[BEGIN Document]

The last rule is a recognition that bitfields are weird constructs, and their
interactions with other weird constructs are likely to cause problems. One
example: try using a bitfield in a ternary lvalue operation, especially with
clang.

------
8_hours_ago
This article has some issues, the first struct in Example #1 is only compiled
by GCC with a size of 2 if it has the packed attribute. Other compilers may
behave differently which is exactly why bit-fields should be avoided. The
behavior of bit-fields even changes between compiler versions, for example:

"""Packed bit-fields of type char were not properly bit-packed on many targets
prior to GCC 4.4. On these targets, the fix in GCC 4.4 causes an ABI change.
For example there is no longer a 4-bit padding between field a and b in this
structure:

    
    
        struct foo
        {
          char a:4;
          char b:8;
        } __attribute__ ((packed));
    

There is a new warning to help identify fields that are affected:

    
    
        foo.c:5: note: Offset of packed bit-field 'b' has changed in GCC 4.4
    

"""
([https://gcc.gnu.org/gcc-4.4/changes.html](https://gcc.gnu.org/gcc-4.4/changes.html))

Also, the code in Application #3 isn't using bit-fields at all (the definition
of GPIO_P_TypeDef is here:
[https://github.com/SiliconLabs/Gecko_SDK/blob/master/platfor...](https://github.com/SiliconLabs/Gecko_SDK/blob/master/platform/Device/SiliconLabs/EFM32G/Include/efm32g_gpio_p.h))

[END Document]

In the bit-field thread, copy the part that opens with the words containing "The last rule" and closes with "an ABI change.", replacing "compilers" with "toolchains". The material after the bit-field thread is separate and unrelated to it.

[BEGIN Data]

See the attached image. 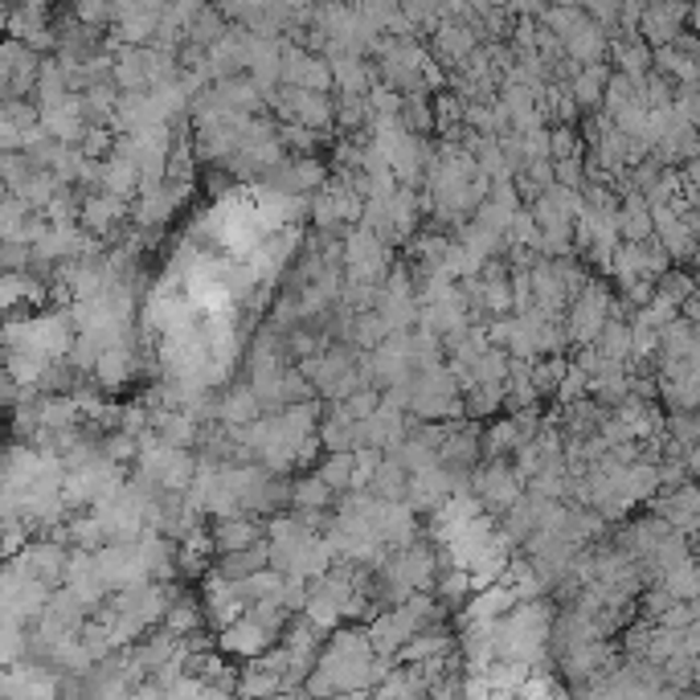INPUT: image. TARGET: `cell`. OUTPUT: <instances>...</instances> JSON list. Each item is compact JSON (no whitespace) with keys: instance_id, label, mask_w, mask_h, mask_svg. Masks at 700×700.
Here are the masks:
<instances>
[{"instance_id":"1","label":"cell","mask_w":700,"mask_h":700,"mask_svg":"<svg viewBox=\"0 0 700 700\" xmlns=\"http://www.w3.org/2000/svg\"><path fill=\"white\" fill-rule=\"evenodd\" d=\"M99 574L107 582V590L124 594V590H136V586H148V577H152V565L144 558V544L131 541V544H103L99 553Z\"/></svg>"},{"instance_id":"2","label":"cell","mask_w":700,"mask_h":700,"mask_svg":"<svg viewBox=\"0 0 700 700\" xmlns=\"http://www.w3.org/2000/svg\"><path fill=\"white\" fill-rule=\"evenodd\" d=\"M386 242L369 226H360V230L344 238V266H348L353 283H377V275L386 271Z\"/></svg>"},{"instance_id":"3","label":"cell","mask_w":700,"mask_h":700,"mask_svg":"<svg viewBox=\"0 0 700 700\" xmlns=\"http://www.w3.org/2000/svg\"><path fill=\"white\" fill-rule=\"evenodd\" d=\"M610 324V296L603 287H582L570 308V336L574 341H598Z\"/></svg>"},{"instance_id":"4","label":"cell","mask_w":700,"mask_h":700,"mask_svg":"<svg viewBox=\"0 0 700 700\" xmlns=\"http://www.w3.org/2000/svg\"><path fill=\"white\" fill-rule=\"evenodd\" d=\"M283 82L296 87V91L328 94V87H332V62L315 58L303 46H287V54H283Z\"/></svg>"},{"instance_id":"5","label":"cell","mask_w":700,"mask_h":700,"mask_svg":"<svg viewBox=\"0 0 700 700\" xmlns=\"http://www.w3.org/2000/svg\"><path fill=\"white\" fill-rule=\"evenodd\" d=\"M471 492L480 496V504L487 513H508L513 504H520V475H513L504 463H487L475 471Z\"/></svg>"},{"instance_id":"6","label":"cell","mask_w":700,"mask_h":700,"mask_svg":"<svg viewBox=\"0 0 700 700\" xmlns=\"http://www.w3.org/2000/svg\"><path fill=\"white\" fill-rule=\"evenodd\" d=\"M30 577H37L42 586H62L70 577V553L58 541H30V549L13 558Z\"/></svg>"},{"instance_id":"7","label":"cell","mask_w":700,"mask_h":700,"mask_svg":"<svg viewBox=\"0 0 700 700\" xmlns=\"http://www.w3.org/2000/svg\"><path fill=\"white\" fill-rule=\"evenodd\" d=\"M275 99V107L287 115V119H296V127H328L332 124V103H328V94H311V91H296V87H279V91L271 94Z\"/></svg>"},{"instance_id":"8","label":"cell","mask_w":700,"mask_h":700,"mask_svg":"<svg viewBox=\"0 0 700 700\" xmlns=\"http://www.w3.org/2000/svg\"><path fill=\"white\" fill-rule=\"evenodd\" d=\"M275 639H279V631H271V627H263L259 619L242 615L233 627L221 631V647L230 655H246V664H250V659H263V652L275 643Z\"/></svg>"},{"instance_id":"9","label":"cell","mask_w":700,"mask_h":700,"mask_svg":"<svg viewBox=\"0 0 700 700\" xmlns=\"http://www.w3.org/2000/svg\"><path fill=\"white\" fill-rule=\"evenodd\" d=\"M4 700H58V680L42 664L9 668V676H4Z\"/></svg>"},{"instance_id":"10","label":"cell","mask_w":700,"mask_h":700,"mask_svg":"<svg viewBox=\"0 0 700 700\" xmlns=\"http://www.w3.org/2000/svg\"><path fill=\"white\" fill-rule=\"evenodd\" d=\"M259 537H263V525H259V520H254L250 513L221 516L218 525L209 529V541H214V549H218L221 558H226V553H242V549H254V544H259Z\"/></svg>"},{"instance_id":"11","label":"cell","mask_w":700,"mask_h":700,"mask_svg":"<svg viewBox=\"0 0 700 700\" xmlns=\"http://www.w3.org/2000/svg\"><path fill=\"white\" fill-rule=\"evenodd\" d=\"M475 37L480 30L475 25H438L435 30V49L443 62L451 66H463L471 54H475Z\"/></svg>"},{"instance_id":"12","label":"cell","mask_w":700,"mask_h":700,"mask_svg":"<svg viewBox=\"0 0 700 700\" xmlns=\"http://www.w3.org/2000/svg\"><path fill=\"white\" fill-rule=\"evenodd\" d=\"M271 565V544H254V549H242V553H226L218 561V574L230 577V582H246V577L263 574Z\"/></svg>"},{"instance_id":"13","label":"cell","mask_w":700,"mask_h":700,"mask_svg":"<svg viewBox=\"0 0 700 700\" xmlns=\"http://www.w3.org/2000/svg\"><path fill=\"white\" fill-rule=\"evenodd\" d=\"M565 54L574 58V62H582V66H598V58H603V46H607V37H603V30L594 25V21H582L565 42Z\"/></svg>"},{"instance_id":"14","label":"cell","mask_w":700,"mask_h":700,"mask_svg":"<svg viewBox=\"0 0 700 700\" xmlns=\"http://www.w3.org/2000/svg\"><path fill=\"white\" fill-rule=\"evenodd\" d=\"M221 422H230V426H250V422H259V414H263V398L254 393V386H242L233 389V393H226V402H221Z\"/></svg>"},{"instance_id":"15","label":"cell","mask_w":700,"mask_h":700,"mask_svg":"<svg viewBox=\"0 0 700 700\" xmlns=\"http://www.w3.org/2000/svg\"><path fill=\"white\" fill-rule=\"evenodd\" d=\"M124 209L127 205L119 202V197H107V193H103V197H87L78 214H82V226H87V230L107 233V230H115V221L124 218Z\"/></svg>"},{"instance_id":"16","label":"cell","mask_w":700,"mask_h":700,"mask_svg":"<svg viewBox=\"0 0 700 700\" xmlns=\"http://www.w3.org/2000/svg\"><path fill=\"white\" fill-rule=\"evenodd\" d=\"M164 631H169L172 639H181V643L197 639V631H202V610H197V603L176 598L169 607V615H164Z\"/></svg>"},{"instance_id":"17","label":"cell","mask_w":700,"mask_h":700,"mask_svg":"<svg viewBox=\"0 0 700 700\" xmlns=\"http://www.w3.org/2000/svg\"><path fill=\"white\" fill-rule=\"evenodd\" d=\"M332 500V487H328L320 475H311V480H299L291 487V504H296L299 513H324V504Z\"/></svg>"},{"instance_id":"18","label":"cell","mask_w":700,"mask_h":700,"mask_svg":"<svg viewBox=\"0 0 700 700\" xmlns=\"http://www.w3.org/2000/svg\"><path fill=\"white\" fill-rule=\"evenodd\" d=\"M320 480L332 487V492H344V487H353V475H357V455L353 451H344V455H332L320 471H315Z\"/></svg>"},{"instance_id":"19","label":"cell","mask_w":700,"mask_h":700,"mask_svg":"<svg viewBox=\"0 0 700 700\" xmlns=\"http://www.w3.org/2000/svg\"><path fill=\"white\" fill-rule=\"evenodd\" d=\"M603 87H610V74L603 70V66H590V70L574 74V99L582 103V107L598 103V99H603Z\"/></svg>"},{"instance_id":"20","label":"cell","mask_w":700,"mask_h":700,"mask_svg":"<svg viewBox=\"0 0 700 700\" xmlns=\"http://www.w3.org/2000/svg\"><path fill=\"white\" fill-rule=\"evenodd\" d=\"M680 16H685V9H652L647 13V37L652 42H659V49L668 46L672 37H676V25H680Z\"/></svg>"},{"instance_id":"21","label":"cell","mask_w":700,"mask_h":700,"mask_svg":"<svg viewBox=\"0 0 700 700\" xmlns=\"http://www.w3.org/2000/svg\"><path fill=\"white\" fill-rule=\"evenodd\" d=\"M127 369H131V360H127L124 348H111V353H103V360L94 365V374H99V381H107V386H115V381H124Z\"/></svg>"},{"instance_id":"22","label":"cell","mask_w":700,"mask_h":700,"mask_svg":"<svg viewBox=\"0 0 700 700\" xmlns=\"http://www.w3.org/2000/svg\"><path fill=\"white\" fill-rule=\"evenodd\" d=\"M500 402H504V386H475L467 393L463 410L467 414H487V410H496Z\"/></svg>"},{"instance_id":"23","label":"cell","mask_w":700,"mask_h":700,"mask_svg":"<svg viewBox=\"0 0 700 700\" xmlns=\"http://www.w3.org/2000/svg\"><path fill=\"white\" fill-rule=\"evenodd\" d=\"M402 124L405 131H426L431 127V107H426V99H405V107H402Z\"/></svg>"},{"instance_id":"24","label":"cell","mask_w":700,"mask_h":700,"mask_svg":"<svg viewBox=\"0 0 700 700\" xmlns=\"http://www.w3.org/2000/svg\"><path fill=\"white\" fill-rule=\"evenodd\" d=\"M103 455H107L111 463H124V459H131V455H136V438H131V435H115L107 447H103Z\"/></svg>"},{"instance_id":"25","label":"cell","mask_w":700,"mask_h":700,"mask_svg":"<svg viewBox=\"0 0 700 700\" xmlns=\"http://www.w3.org/2000/svg\"><path fill=\"white\" fill-rule=\"evenodd\" d=\"M107 144H111L107 127H91V131H87V144H82V152H87V156L107 152Z\"/></svg>"},{"instance_id":"26","label":"cell","mask_w":700,"mask_h":700,"mask_svg":"<svg viewBox=\"0 0 700 700\" xmlns=\"http://www.w3.org/2000/svg\"><path fill=\"white\" fill-rule=\"evenodd\" d=\"M78 16L82 21H107V16H115V9H107V4H78Z\"/></svg>"},{"instance_id":"27","label":"cell","mask_w":700,"mask_h":700,"mask_svg":"<svg viewBox=\"0 0 700 700\" xmlns=\"http://www.w3.org/2000/svg\"><path fill=\"white\" fill-rule=\"evenodd\" d=\"M42 16V9H21V21H37ZM49 30H33L25 42H37V46H49V37H46Z\"/></svg>"},{"instance_id":"28","label":"cell","mask_w":700,"mask_h":700,"mask_svg":"<svg viewBox=\"0 0 700 700\" xmlns=\"http://www.w3.org/2000/svg\"><path fill=\"white\" fill-rule=\"evenodd\" d=\"M332 700H374V697H365V692H344V697H332Z\"/></svg>"},{"instance_id":"29","label":"cell","mask_w":700,"mask_h":700,"mask_svg":"<svg viewBox=\"0 0 700 700\" xmlns=\"http://www.w3.org/2000/svg\"><path fill=\"white\" fill-rule=\"evenodd\" d=\"M692 471H700V451H697V455H692Z\"/></svg>"},{"instance_id":"30","label":"cell","mask_w":700,"mask_h":700,"mask_svg":"<svg viewBox=\"0 0 700 700\" xmlns=\"http://www.w3.org/2000/svg\"><path fill=\"white\" fill-rule=\"evenodd\" d=\"M66 700H91V697H87V692H74V697H66Z\"/></svg>"}]
</instances>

[END Data]

Result of the exercise.
The last rule is a recognition that bitfields are weird constructs, and their
interactions with other weird constructs are likely to cause problems. One
example: try using a bitfield in a ternary lvalue operation, especially with
clang.

------
8_hours_ago
This article has some issues, the first struct in Example #1 is only compiled
by GCC with a size of 2 if it has the packed attribute. Other toolchains may
behave differently which is exactly why bit-fields should be avoided. The
behavior of bit-fields even changes between compiler versions, for example:

"""Packed bit-fields of type char were not properly bit-packed on many targets
prior to GCC 4.4. On these targets, the fix in GCC 4.4 causes an ABI change.